Мы поступим забавно:
разложим в аллее этюды,
пусть их дождь размывает,
в движении строя рассказ…
Лестница загоралась. Михаил поднимался вверх. Диана помогала. Потом втолкнули в кадр скромного киногеничного Филиппыча, художественным фотографиям которого, надаренным по разным поводам, признательный Михаил уделил целый пролет. Лестница разгоралась, огоньки дрожали, отражаясь в стеклах дешевеньких рамок, бились, но не гасли. Мерцающий свет разливался, заполняя пространство. В рамках на стене проявлялись чуть приглушенные акварельные сюжеты, словно в самом деле размытые дождем — а затем прочерченные, будто расколотые резкими тушевыми линиями. Стены, покрытые причудливыми пятнами акварельной краски, казались зыбкими и подвижными. Свет плыл. Публика окончательно прониклась эстетикой момента. Восхождение заканчивалось…
Опускается небо,
над городом крошатся птицы,
что ж, последняя осень
привычно венчает сюжет:
тихо падает снег —
словно странник идет в лабиринте —
опускается свет,
высоко опускается свет.
Сходит чуть невпопад,
как чудясь своего становленья,
дескать, слишком красиво,
чтоб быть настоящим…
но нет:
это всё-таки снег,
это мы в просветлевшей аллее
словно сами с рисунка
внимательно смотрим нам вслед…
На верхней площадке поэтический Михаил выпрямился, оказавшись на фоне осенней темени, подсвеченной угарным городом. Он стоял рядом с нелепым рябиновым кустом и допотопным дорожным чемоданом, он молчал и чуть виновато улыбался.
Пауза была выдержана; захлопали, разом заговорили, Михаилу сунули стакан. Затем все выпили и разошлись, а опустошенный, издерганный поэт, не сходя с места, так разлаялся со своей измотанной супругой, что чувствительный друг Филиппыч выбросился из окна…
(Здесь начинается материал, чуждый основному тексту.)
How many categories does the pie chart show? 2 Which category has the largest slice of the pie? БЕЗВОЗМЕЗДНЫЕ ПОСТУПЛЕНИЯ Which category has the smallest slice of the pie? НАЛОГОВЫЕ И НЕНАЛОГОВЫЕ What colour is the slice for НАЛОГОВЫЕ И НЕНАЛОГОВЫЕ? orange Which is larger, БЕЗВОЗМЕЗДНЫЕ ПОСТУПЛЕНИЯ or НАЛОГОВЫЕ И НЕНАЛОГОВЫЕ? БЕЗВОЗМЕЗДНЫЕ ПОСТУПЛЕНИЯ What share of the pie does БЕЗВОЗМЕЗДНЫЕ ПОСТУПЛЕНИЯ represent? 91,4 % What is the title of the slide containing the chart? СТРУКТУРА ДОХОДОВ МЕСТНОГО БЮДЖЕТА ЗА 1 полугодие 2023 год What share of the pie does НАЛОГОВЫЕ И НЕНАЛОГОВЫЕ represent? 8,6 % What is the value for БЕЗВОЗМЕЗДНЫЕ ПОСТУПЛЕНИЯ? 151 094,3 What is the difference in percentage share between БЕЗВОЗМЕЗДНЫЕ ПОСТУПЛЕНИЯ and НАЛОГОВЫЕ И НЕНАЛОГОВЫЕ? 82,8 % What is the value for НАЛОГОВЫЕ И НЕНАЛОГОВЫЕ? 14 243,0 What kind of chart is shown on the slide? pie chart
— …Ну что за манера вещать о том, о чем не имеешь представления?! — вполголоса выговаривал Михаил Диане. — Темна вода во облацех, звенит струна в тумане, а я крутая, вот я какая-раскакая! Ну завидно тебе, что ли?! Неймется тебе?! Ну правильно, тебе же во всем нужно быть лучшей, а если не лучшей, то особенной, не такой… замечательной, мать-перемать, тебе ж подмостки подавай!
— Зато ты всё время в тени, так? — язвила в ответ дражайшая супруга, словно провоцируя его. — Ты забавляешься, растакой-то мастер, ты, как всегда, всё смоделировал, так-растак, подтолкнул и смотришь, что получится, да?! И помалу под себя подстраиваешь, за ниточки втихаря подергиваешь! Развлекаешься, манипулятор ты наш доморощенный! Со стороны наблюдаешь! И со мной ты тоже так… беспристрастно?!
Оба устали; оба шипели, а во дворе галдели и мельтешили. Софит высвечивал Дрюлино художество, увенчанное кривой пентаграммой, пририсованной шкодливой рукой Аристарха.